研读材料:
(a) 请修改《里卡尔多·雷耶斯离世那年》书评中从“作者简介:王栩326,本名王”直至“可靠的朋友,确有其人的人物。”的这一段，将其中的“异名”替换为“化名”后重新给出。
(b) 请接续《里卡尔多·雷耶斯离世那年》书评，从其结尾处往下续写。

── 待审文本

作者简介:王栩326,本名王栩。笔名除王栩326外、还有王沐雨、许沐雨、许沐雨的藏书柜,定居重庆。
(作品:《里卡尔多·雷耶斯离世那年》,[葡萄牙]若泽·萨拉马戈 著,黄茜 译,作家出版社,2018年6月)
葡萄牙著名诗人费尔南多·佩索阿有72个异名,他用这些异名写作,成为文学史上的一个奇观。这个奇观的背后,是一个孤独者的窒闷与挣扎、恐惧和不安。佩索阿顶着“怪人”的非议,在那些责难与不解、好奇与嘲弄交织而成的生活之网的羁绊下,用细腻和耐心,为这些异名编造出一个个真实可信的形象、个性、行为、以及身世。这些异名的所有者成为佩索阿精神领域可靠的朋友,确有其人的人物。
这些异名人物,其中最为著名的有三个人,阿尔瓦罗·德·冈波斯、阿尔贝托·卡埃罗、里卡尔多·雷耶斯。冈波斯和卡埃罗,佩索阿不仅编造了他们的身世,还编造了他们的死亡。雷耶斯,医生兼诗人,君主主义者,不明所以的死亡,或曰死因不明。在小说家眼里,诗人佩索阿对虚构人物的编造中关乎耐心与细腻的一点小小的微疵,恰是小说写作绝佳的切入路径。萨拉马戈填补了佩索阿的这一“疏漏”,以《里卡尔多·雷耶斯离世那年》为题,展开了一段虚构中透着真实,真实中又不乏浓郁抒情的叙事之旅。

────
── 可用数据

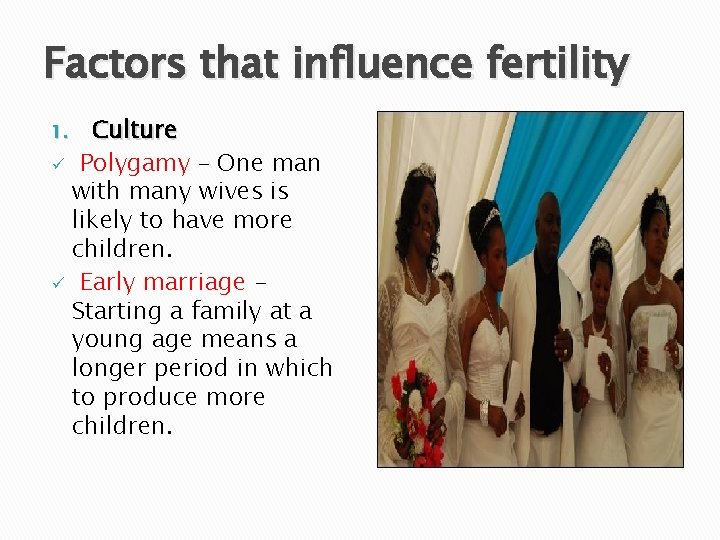 Factors that influence fertility

1. Culture

✓ Polygamy – One man with many wives is likely to have more children.

✓ Early marriage – Starting a family at a young age means a longer period in which to produce more children.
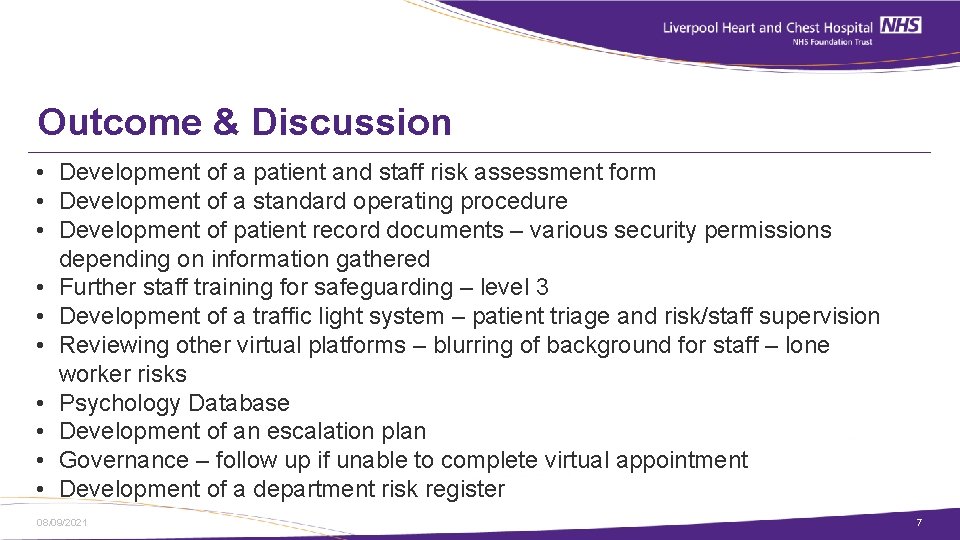 Liverpool Heart and Chest Hospital NHS
NHS Foundation Trust

Outcome & Discussion

• Development of a patient and staff risk assessment form
• Development of a standard operating procedure
• Development of patient record documents – various security permissions depending on information gathered
• Further staff training for safeguarding – level 3
• Development of a traffic light system – patient triage and risk/staff supervision
• Reviewing other virtual platforms – blurring of background for staff – lone worker risks
• Psychology Database
• Development of an escalation plan
• Governance – follow up if unable to complete virtual appointment
• Development of a department risk register

08/09/2021

7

────

分题结果:
(a)
作者简介:王栩326,本名王栩。笔名除王栩326外、还有王沐雨、许沐雨、许沐雨的藏书柜,定居重庆。
(作品:《里卡尔多·雷耶斯离世那年》,[葡萄牙]若泽·萨拉马戈 著,黄茜 译,作家出版社,2018年6月)
葡萄牙著名诗人费尔南多·佩索阿有72个化名,他用这些化名写作,成为文学史上的一个奇观。这个奇观的背后,是一个孤独者的窒闷与挣扎、恐惧和不安。佩索阿顶着“怪人”的非议,在那些责难与不解、好奇与嘲弄交织而成的生活之网的羁绊下,用细腻和耐心,为这些化名编造出一个个真实可信的形象、个性、行为、以及身世。这些化名的所有者成为佩索阿精神领域可靠的朋友,确有其人的人物。

(b)
在《里卡尔多·雷耶斯离世那年》里,萨拉马戈虚构了故事,人物则是佩索阿的创造。创造了人物里卡尔多·雷耶斯的佩索阿,又作为小说里的人物与自己的异名者一同徜徉在里斯本的大街小巷,他们辩论、评析,同生活保持漠然的疏离。这种“双重虚构”的文本经由阅读障碍设下一座萨拉马戈式的迷宫,凭藉想象解读文字背后的寓意方是突破迷宫的有效方式。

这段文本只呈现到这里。